Cuando el punto es crear arte sin que importe generar millones, surgen propuestas que alcanzan la gloria por méritos ajenos a los comerciales. Ahí, el amor y dedicación que se consiguen por parte de los fans es mucho mejor recompensa que las monedas. Trouble es una de esas bandas que se entregaron a la música con limpieza, y mucho de lo ganado se lo debe a la voz de Eric Wagner.

TXT:: Luis Jasso

Aunque eso del Big Four es una etiqueta que se inventaron algunos medios y que se ha popularizado sobre todo por el impacto que ha tenido Metallica en la historia del metal, desde que existe el término para las bandas de thrash metal se ha aplicado para otros subgéneros. Cierto, es debatible e incluso ocioso, pero poner esa etiqueta es una manera de destacar a las bandas importantes de cualquier sub género. En ese sentido, el Big Four del doom suele destacar a Pentagram, Saint Vitus, Candlemass y, por supuesto, Trouble

Su impacto es incuestionable, sobre todo dentro del doom. Y si bien el sonido propiamente es atribuido a los guitarristas (hay una historia que dice que alguna vez James Hetfield y Lars Ulrich subieron al escenario tras un concierto de Trouble para ver la configuración de los amplis y tratar de descubrir el origen del sonido de la banda), en Trouble en particular la figura del cantante siempre fue de alto impacto. Eric Wagner tenía un estilo muy característico para ofrecer sus letras.

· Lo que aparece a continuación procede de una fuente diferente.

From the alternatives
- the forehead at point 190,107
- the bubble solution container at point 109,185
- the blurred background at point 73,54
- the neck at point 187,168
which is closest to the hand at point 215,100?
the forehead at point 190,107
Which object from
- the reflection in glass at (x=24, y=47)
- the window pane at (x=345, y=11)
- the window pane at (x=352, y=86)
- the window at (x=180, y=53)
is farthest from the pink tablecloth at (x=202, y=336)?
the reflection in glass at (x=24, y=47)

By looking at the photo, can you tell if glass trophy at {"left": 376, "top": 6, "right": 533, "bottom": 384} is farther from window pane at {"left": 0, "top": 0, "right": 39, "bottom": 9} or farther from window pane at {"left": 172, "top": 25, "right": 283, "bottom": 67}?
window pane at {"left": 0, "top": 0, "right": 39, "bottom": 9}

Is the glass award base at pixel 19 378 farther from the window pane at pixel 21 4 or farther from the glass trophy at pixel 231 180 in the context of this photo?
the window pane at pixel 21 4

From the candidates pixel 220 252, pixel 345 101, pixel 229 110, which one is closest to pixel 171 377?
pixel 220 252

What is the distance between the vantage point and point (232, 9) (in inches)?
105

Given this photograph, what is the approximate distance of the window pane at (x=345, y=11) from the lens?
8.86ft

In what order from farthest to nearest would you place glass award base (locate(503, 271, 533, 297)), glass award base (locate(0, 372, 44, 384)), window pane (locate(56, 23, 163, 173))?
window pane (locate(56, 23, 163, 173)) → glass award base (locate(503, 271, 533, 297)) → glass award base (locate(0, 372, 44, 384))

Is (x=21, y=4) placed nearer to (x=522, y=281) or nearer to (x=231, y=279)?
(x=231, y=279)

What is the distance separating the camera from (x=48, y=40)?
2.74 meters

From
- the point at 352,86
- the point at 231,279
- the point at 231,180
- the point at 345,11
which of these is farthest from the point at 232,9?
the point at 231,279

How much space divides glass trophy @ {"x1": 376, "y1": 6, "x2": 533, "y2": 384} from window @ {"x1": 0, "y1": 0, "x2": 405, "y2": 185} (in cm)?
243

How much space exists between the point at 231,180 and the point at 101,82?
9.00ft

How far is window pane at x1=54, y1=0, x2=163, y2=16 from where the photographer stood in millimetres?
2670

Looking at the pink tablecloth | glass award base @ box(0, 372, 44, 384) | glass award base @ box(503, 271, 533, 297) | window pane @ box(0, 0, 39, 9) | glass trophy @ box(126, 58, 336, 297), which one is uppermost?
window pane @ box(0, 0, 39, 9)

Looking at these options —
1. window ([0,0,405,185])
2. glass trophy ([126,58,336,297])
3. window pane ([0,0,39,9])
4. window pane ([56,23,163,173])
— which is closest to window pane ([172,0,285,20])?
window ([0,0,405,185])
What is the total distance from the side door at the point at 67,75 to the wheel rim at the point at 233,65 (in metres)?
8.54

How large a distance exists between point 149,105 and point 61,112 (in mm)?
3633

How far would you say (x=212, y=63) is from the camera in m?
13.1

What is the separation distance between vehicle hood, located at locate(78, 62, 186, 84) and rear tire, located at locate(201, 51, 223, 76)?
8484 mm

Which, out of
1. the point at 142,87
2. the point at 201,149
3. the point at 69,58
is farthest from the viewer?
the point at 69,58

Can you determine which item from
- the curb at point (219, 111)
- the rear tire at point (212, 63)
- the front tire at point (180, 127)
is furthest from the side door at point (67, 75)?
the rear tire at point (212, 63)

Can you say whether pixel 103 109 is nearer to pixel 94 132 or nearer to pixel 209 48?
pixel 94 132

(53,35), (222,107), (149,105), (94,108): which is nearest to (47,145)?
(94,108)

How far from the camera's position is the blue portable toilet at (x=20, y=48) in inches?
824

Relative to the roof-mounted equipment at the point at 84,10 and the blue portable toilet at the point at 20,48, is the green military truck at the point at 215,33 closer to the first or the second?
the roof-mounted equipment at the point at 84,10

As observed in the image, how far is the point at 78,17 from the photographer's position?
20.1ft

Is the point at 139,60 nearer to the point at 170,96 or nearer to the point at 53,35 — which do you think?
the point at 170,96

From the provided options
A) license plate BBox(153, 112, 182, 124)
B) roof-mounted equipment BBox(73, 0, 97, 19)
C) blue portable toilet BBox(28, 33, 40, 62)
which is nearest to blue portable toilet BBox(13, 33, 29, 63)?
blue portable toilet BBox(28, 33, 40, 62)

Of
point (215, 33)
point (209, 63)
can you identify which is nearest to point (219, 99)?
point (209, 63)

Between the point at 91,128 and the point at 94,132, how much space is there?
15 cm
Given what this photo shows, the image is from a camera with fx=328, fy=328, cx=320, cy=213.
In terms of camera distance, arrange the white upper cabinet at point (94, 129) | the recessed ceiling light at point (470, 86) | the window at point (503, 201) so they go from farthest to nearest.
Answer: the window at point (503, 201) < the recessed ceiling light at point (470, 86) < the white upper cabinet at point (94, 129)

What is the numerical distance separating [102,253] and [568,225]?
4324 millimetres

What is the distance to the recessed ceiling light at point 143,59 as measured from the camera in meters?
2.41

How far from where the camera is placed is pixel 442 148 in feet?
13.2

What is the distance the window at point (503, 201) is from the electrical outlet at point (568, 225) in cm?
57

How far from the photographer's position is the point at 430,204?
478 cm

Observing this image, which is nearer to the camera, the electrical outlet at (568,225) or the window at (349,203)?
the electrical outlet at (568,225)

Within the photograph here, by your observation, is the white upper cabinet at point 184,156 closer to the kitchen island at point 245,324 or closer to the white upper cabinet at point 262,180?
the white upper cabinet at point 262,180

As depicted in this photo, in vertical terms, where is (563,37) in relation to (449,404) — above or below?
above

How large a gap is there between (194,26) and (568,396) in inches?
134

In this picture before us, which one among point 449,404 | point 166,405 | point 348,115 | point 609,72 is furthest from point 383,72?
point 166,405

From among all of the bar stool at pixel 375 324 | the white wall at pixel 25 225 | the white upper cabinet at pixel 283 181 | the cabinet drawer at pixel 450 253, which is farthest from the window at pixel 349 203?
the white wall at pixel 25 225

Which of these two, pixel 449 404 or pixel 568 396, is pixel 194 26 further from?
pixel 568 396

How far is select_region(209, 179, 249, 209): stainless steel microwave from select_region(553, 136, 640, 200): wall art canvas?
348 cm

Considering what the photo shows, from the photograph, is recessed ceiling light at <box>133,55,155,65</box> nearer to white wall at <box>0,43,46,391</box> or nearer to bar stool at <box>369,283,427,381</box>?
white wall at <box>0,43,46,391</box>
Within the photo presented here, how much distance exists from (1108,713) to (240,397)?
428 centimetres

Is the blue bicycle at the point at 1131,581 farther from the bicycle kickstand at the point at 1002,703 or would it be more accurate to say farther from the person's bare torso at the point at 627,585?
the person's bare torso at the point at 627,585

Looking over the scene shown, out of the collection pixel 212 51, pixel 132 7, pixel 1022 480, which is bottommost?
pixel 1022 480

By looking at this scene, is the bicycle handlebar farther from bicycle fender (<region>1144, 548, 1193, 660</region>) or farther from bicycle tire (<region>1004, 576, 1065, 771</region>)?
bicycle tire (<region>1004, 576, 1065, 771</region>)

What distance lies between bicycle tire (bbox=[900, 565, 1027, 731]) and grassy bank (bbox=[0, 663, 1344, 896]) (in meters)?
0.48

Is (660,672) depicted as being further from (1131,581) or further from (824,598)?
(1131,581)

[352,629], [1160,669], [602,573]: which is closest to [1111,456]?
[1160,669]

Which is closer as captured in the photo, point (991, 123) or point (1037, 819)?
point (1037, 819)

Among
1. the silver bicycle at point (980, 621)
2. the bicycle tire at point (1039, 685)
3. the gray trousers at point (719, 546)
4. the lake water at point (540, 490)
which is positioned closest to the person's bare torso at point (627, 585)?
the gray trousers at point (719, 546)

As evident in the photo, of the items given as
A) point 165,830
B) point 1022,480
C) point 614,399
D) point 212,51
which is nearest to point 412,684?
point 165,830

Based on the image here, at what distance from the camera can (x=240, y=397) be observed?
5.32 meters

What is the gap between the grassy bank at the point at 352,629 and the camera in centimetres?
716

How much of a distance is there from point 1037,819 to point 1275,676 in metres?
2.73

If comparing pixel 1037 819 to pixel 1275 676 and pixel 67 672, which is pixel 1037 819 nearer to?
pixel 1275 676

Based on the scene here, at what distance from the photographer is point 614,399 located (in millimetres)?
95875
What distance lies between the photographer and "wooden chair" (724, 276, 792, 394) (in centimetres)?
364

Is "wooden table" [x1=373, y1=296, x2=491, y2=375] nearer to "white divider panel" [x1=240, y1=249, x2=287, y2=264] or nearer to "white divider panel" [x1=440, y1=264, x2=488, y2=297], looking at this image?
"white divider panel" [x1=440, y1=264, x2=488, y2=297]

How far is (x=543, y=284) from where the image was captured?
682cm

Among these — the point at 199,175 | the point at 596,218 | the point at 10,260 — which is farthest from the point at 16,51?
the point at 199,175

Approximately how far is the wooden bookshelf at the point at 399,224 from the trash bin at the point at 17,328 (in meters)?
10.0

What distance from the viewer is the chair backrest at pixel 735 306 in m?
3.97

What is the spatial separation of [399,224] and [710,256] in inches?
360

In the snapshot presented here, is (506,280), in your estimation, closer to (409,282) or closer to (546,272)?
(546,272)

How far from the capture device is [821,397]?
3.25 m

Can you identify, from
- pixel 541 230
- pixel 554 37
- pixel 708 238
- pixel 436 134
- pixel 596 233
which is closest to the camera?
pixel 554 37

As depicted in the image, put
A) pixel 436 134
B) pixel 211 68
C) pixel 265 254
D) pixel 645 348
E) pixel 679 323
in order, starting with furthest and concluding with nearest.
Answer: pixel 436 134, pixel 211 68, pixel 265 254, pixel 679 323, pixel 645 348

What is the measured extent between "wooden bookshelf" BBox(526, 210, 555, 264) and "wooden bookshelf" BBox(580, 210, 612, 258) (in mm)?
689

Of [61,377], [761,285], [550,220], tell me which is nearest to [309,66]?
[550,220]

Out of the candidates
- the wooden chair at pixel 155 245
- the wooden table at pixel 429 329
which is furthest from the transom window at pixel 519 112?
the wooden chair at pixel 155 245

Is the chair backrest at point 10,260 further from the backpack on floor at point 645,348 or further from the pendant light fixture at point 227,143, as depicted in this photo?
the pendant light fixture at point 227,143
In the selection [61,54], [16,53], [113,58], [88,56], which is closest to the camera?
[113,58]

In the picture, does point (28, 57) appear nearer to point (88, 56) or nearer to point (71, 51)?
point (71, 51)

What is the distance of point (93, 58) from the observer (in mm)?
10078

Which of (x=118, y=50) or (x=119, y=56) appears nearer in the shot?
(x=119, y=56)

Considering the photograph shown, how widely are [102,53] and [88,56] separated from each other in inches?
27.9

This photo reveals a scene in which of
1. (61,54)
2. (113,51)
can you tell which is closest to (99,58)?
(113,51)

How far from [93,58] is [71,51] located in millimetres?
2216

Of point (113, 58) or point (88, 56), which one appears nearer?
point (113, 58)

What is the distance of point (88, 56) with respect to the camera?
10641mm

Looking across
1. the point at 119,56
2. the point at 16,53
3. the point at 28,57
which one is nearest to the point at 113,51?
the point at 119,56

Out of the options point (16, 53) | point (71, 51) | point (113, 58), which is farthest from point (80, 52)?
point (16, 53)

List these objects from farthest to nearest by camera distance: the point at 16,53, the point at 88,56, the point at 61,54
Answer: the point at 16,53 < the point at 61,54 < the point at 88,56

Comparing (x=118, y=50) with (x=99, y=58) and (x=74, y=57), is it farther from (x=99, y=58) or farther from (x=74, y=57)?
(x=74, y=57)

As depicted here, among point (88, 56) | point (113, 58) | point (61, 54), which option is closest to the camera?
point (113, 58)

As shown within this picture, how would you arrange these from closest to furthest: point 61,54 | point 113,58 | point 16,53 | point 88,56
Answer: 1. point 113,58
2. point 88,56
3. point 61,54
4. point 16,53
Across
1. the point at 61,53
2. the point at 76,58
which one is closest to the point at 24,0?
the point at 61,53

En sus primeros discos con Trouble, Wagner hablaba mucho sobre temas bíblicos (la furia de Dios, como se muestra en el Antiguo testamento) y luego expandió su alcance hacia la psicodelia y la miseria y la muerte, entre otras cosas. Estuvo en dos etapas de la banda, la primera dejó para la inmortalidad seis discos, de los cuales Psalm 9 y The skull son considerados piedras angulares del género. Luego figuró de igual forma entre  2000 y 2007, tiempo en el cual la banda lanzó su séptimo larga duración, Simple mind condition, pero volvió a salir para buscar otros sonidos y crear otros proyectos.

Fuera de Trouble, Eric creó LID con Danny Cavanagh, de Anathema, para grabar un discazo llamado In the mushroom, en el cual mostró que podía cantar de manera distinta a la clásica que se le conoció en Trouble. Después le dio forma a otras bandas como The Skull y Blackfinger y apareció como invitado en la voz con Probot. Wagner murió hace unos días por complicaciones del Covid-19; como muchos, por decisión propia no estaba vacunado. Descanse en paz una de las voces míticas del doom.